_PROBLEM REQUIREMENTS_. Below is the Scavenge page. List every environment variable that the scr_postrun steps say the command interprets, and give what it does with each one.

[start of DOCUMENT]

Scavenge

SCR commands should be executed after the final run of the application in a resource allocation to check that the most recent checkpoint is successfully copied to the parallel file system before exiting the allocation. This logic is encapsulated in the scr_postrun command.

scripts/common/scr_postrun.in

Checks whether there is a dataset in cache that must be copied to the parallel file system. If so, scavenge this dataset, rebuild any missing files if possible, and finally update SCR index file in prefix directory.

  1. Interprets $SCR_ENABLE, bails with success if set to 0.

  2. Interprets $SCR_DEBUG, enables verbosity if set \(>\) 0.

  3. Invokes scr_prefix to determine prefix directory on parallel file system (but this value is overridden via “-p” option when called from scr_srun).

  4. Interprets $SCR_NODELIST to determine set of nodes job is using, invokes scr_env –nodes if not set.

  5. Invokes scr_list_down_nodes to determine which nodes are down.

  6. Invokes scr_glob_hosts to subtract down nodes from node list to determine which nodes are still up, bails with error if there are no up nodes left.

  7. Invokes scr_list_dir control to get the control directory.

  8. Invokes “scr_flush_file –dir $pardir –latest” providing prefix directory to determine id of most recent dataset.

  9. If this command fails, there is no dataset to scavenge, so bail out with error.

  10. Invokes “scr_inspect –up $UPNODES –from $cntldir” to get list of datasets in cache.

  11. Invokes “scr_flush_file –dir $pardir –needflush $id” providing prefix directory and dataset id to determine whether this dataset needs to be copied.

  12. If this command fails, the dataset has already been flushed, so bail out with success.

  13. Invokes “scr_flush_file –dir $pardir –subdir $id” to get name for dataset directory.

  14. Creates dataset directory on parallel file system, and creates hidden .scr directory.

  15. Invokes scr_scavenge providing control directory, dataset id to be copied, dataset directory, and set of known down nodes, which copies dataset files from cache to the PFS.

  16. Invokes scr_index providing dataset directory, which checks whether all files are accounted for, attempts to rebuild missing files if it can, and records the new directory and status in the SCR index file.

  17. If dataset was copied and indexed successfully, marks the dataset as current in the index file.

scripts/TLCC/scr_scavenge.in

Executes within job batch script to manage scavenge of files from cache to parallel file system. Uses scr_hostlist.pm and scr_param.pm.

  1. Uses scr_param.pm to read SCR_FILE_BUF_SIZE (sets size of buffer when writing to file system).

  2. Uses scr_param.pm to read SCR_CRC_ON_FLUSH (flag indicating whether to compute CRC32 on file during scavenge).

  3. Uses scr_param.pm to read SCR_USE_CONTAINERS (flag indicating whether to combine application files into container files).

[end of DOCUMENT]
[start of RAW DATA]

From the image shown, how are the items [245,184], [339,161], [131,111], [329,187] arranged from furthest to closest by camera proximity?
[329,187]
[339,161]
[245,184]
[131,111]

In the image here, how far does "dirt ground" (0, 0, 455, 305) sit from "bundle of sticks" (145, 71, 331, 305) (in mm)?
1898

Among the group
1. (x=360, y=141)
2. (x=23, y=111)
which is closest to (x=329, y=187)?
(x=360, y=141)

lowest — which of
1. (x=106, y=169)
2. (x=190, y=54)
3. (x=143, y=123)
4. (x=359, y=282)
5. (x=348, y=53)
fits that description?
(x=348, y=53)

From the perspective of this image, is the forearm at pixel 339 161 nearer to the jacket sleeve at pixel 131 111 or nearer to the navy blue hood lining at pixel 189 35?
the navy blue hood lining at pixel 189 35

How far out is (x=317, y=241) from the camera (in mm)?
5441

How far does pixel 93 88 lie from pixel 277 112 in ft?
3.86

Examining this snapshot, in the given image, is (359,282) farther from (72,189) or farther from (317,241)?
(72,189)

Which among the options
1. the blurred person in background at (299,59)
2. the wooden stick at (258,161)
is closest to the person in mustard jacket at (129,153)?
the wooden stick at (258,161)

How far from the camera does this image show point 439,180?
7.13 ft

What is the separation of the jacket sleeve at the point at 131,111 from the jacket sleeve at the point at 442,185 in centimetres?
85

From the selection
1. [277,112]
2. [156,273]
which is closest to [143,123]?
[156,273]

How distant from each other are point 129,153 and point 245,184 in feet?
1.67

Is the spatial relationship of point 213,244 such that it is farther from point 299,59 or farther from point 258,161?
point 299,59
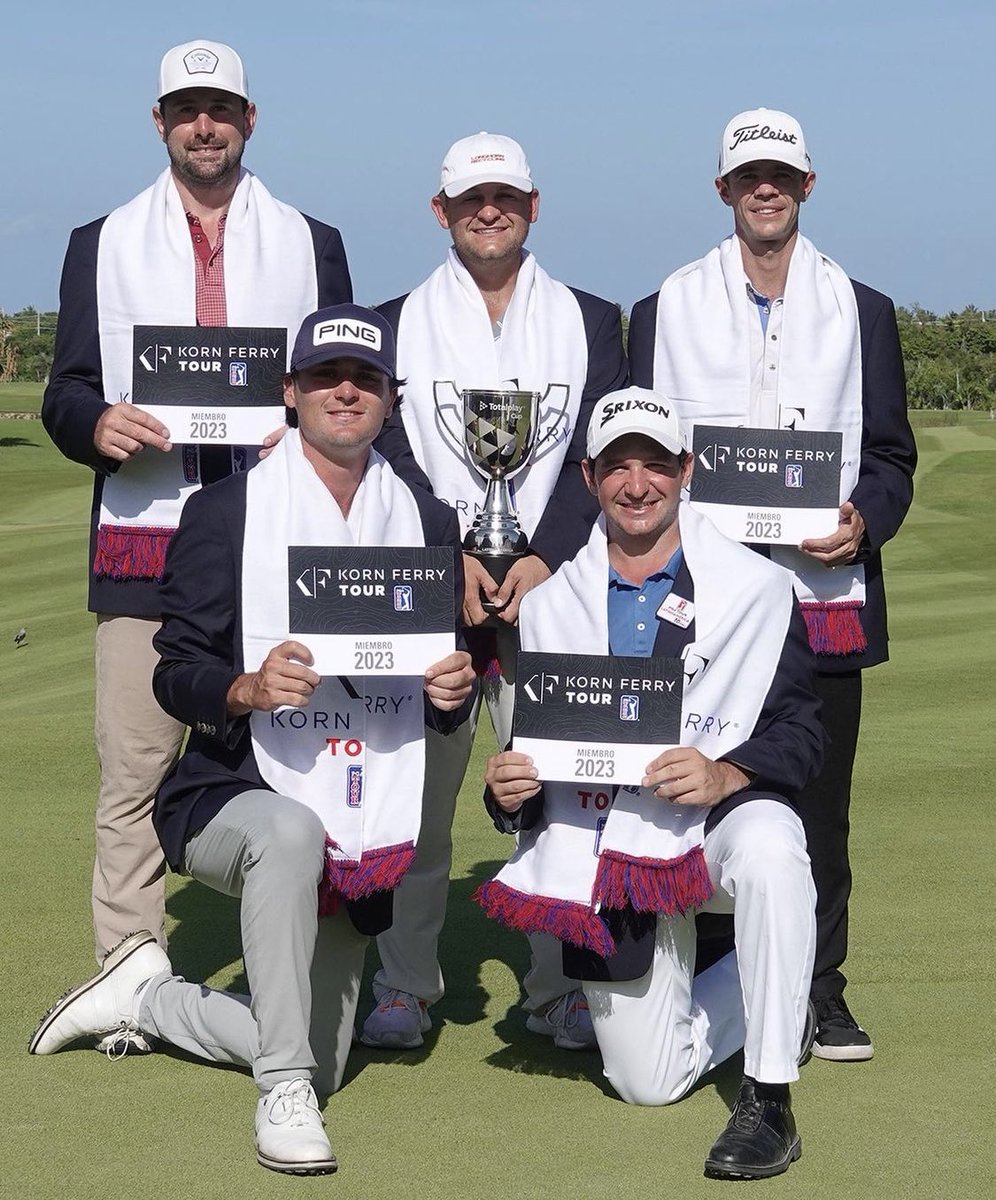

[end of RAW DATA]

_ANSWER TO THIS PROBLEM_.
- $SCR_ENABLE: it exits with success if this is set to 0.
- $SCR_DEBUG: it enables verbosity if this is set greater than 0.
- $SCR_NODELIST: it uses this to determine the set of nodes the job is using, and invokes scr_env –nodes if this is not set.